Nobody Died, but the IRS Lied
By Peter Roff
The Obama administration reeks from a disturbing air of dishonesty.
It's not that they have not been truthful about policy matters, like how much the president's health care reform is really going to cost or whether Obama told the truth that he would not propose raising taxes on anyone making less than $250,000 per year while campaigning in 2008. They haven't, but the real stench is coming from the way the government's business – the people's business – is being conducted.
Obama and his aides are proving consistently untrustworthy, something Wednesday's congressional hearings featuring administration whistleblowers brought home sharply. The events in Benghazi that led to the murder of four Americans, including the U.S. ambassador to Libya, did not go down the way administration officials repeatedly said at the time they did.
The latest outrage is the U.S. Internal Revenue Service's admission Friday, after months of denials, that conservative groups were in fact singled out for special attention and scrutiny in the months leading up to the president's 2012 re-election.
The charge that something nefarious was afoot at the IRS was dismissed at the time it was made by the administration and by investigative reporters in Washington. To them it sounded like partisan background noise issuing from attention-seekers looking to raise money and cause trouble for Obama.
The idea that low-level agency employees operating out of Ohio made the decision by themselves to "slow walk" applications through the process, which is what the IRS alleges occurred, is simply not credible and no one, not Congress, not the media, and not the American people should take it at face value.
One person who is not going to let the issue pass is U.S. Rep. Charles Boustany, R-La., who, after the IRS admitted it had been in the wrong, sent a letter insisting the IRS provide copies to the House Ways and Means Committee of all correspondence containing the words "tea party," "patriot" or "conservative," as well as the names and titles of any agency employees involved in delaying the approval of the applications in question.
"Since the inception of this investigation, the Ways and Means Committee has persistently pushed the IRS to explain why it appeared to be unfairly targeting some political groups over others – a charge they repeatedly denied," Boustany wrote. My greatest concern is what would have come from this blatant abuse of power if members of Congress, as well as others, had not spoken up and stepped in to question the IRS about these activities.
Boustany called the IRS' response to the matter "unacceptable" and promised to "continue to work to ensure there are protections in place so no American, regardless of political affiliation, has their right to free speech threatened by the IRS."
Boustany and others are right when they call the IRS' actions a "blatant abuse of power." It's important to ask questions about who knew about it, who ordered it, who helped cover it up and who decided to lie to Congress. The administration's allies will try to write this off as a small, insignificant thing that is more partisan, more political in the reaction than in the commission of whatever minor offense might have occurred. They are only deluding themselves which, in private moments, one hopes they will have the intellectual integrity to at least admit to themselves.
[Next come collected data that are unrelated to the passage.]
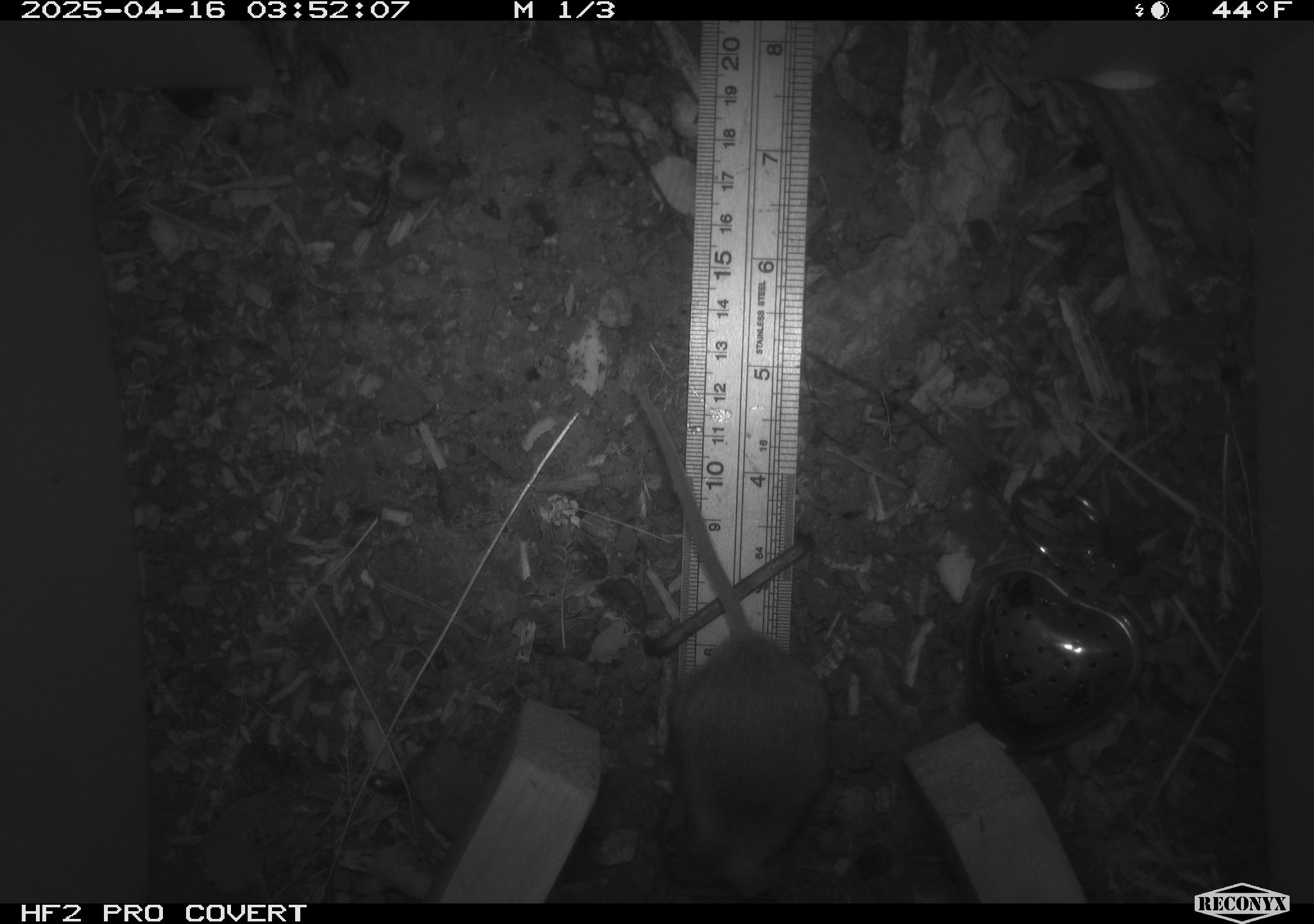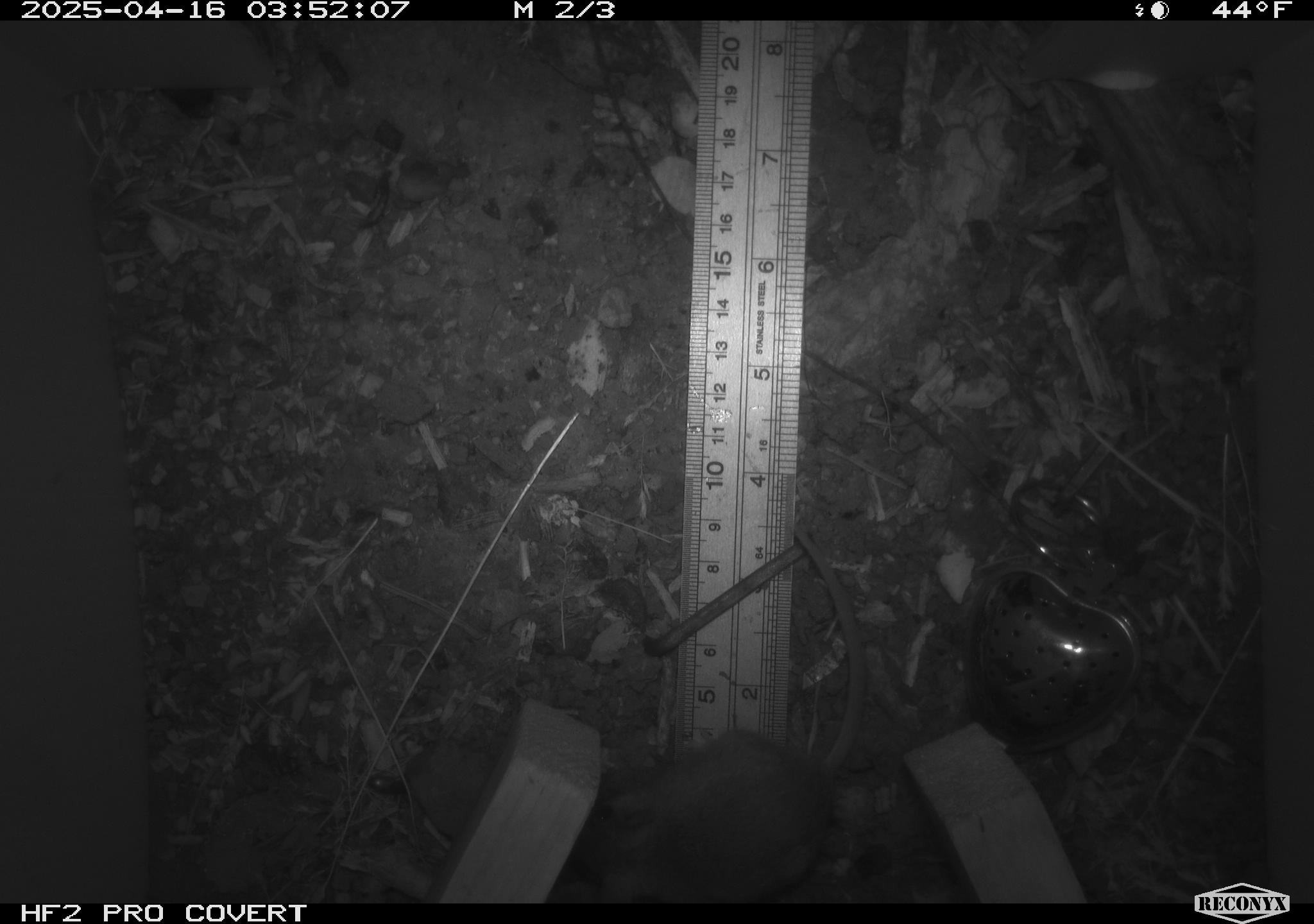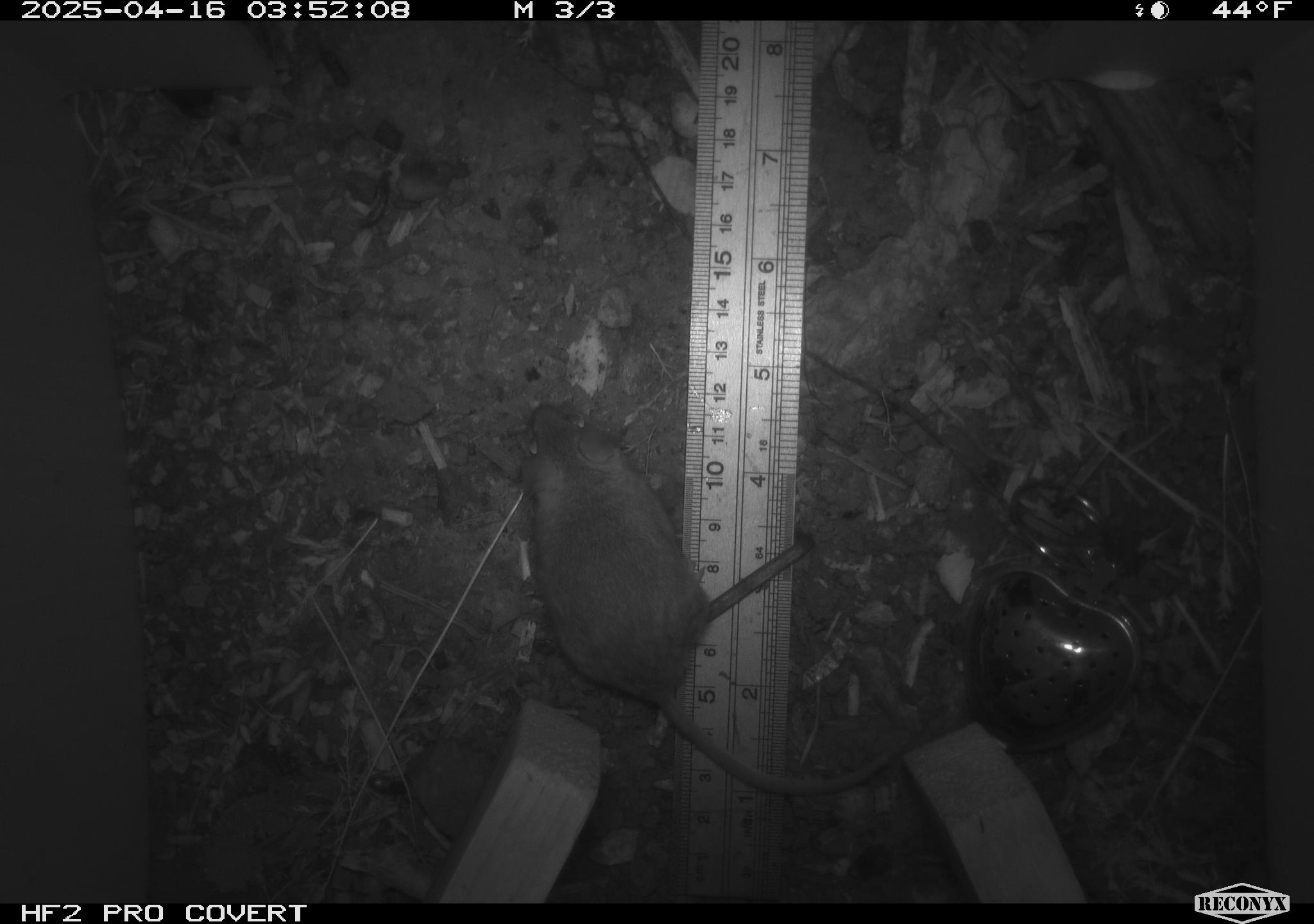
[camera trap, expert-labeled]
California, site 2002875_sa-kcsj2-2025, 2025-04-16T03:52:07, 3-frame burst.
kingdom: Animalia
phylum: Chordata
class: Mammalia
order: Rodentia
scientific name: Rodentia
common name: rodent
When in trouble, it went in the Clinton years, the strategy was to "deny, deny, deny." Under Obama it has evolved to "point the finger of blame at the victim then change the subject." At some point it is all going to catch up with them. The American people may not be able to understand all the minute details of Solyndra or Benghazi and may not be able to follow all the threads, but they do understand using the IRS for political purposes. And that may be the administration's downfall.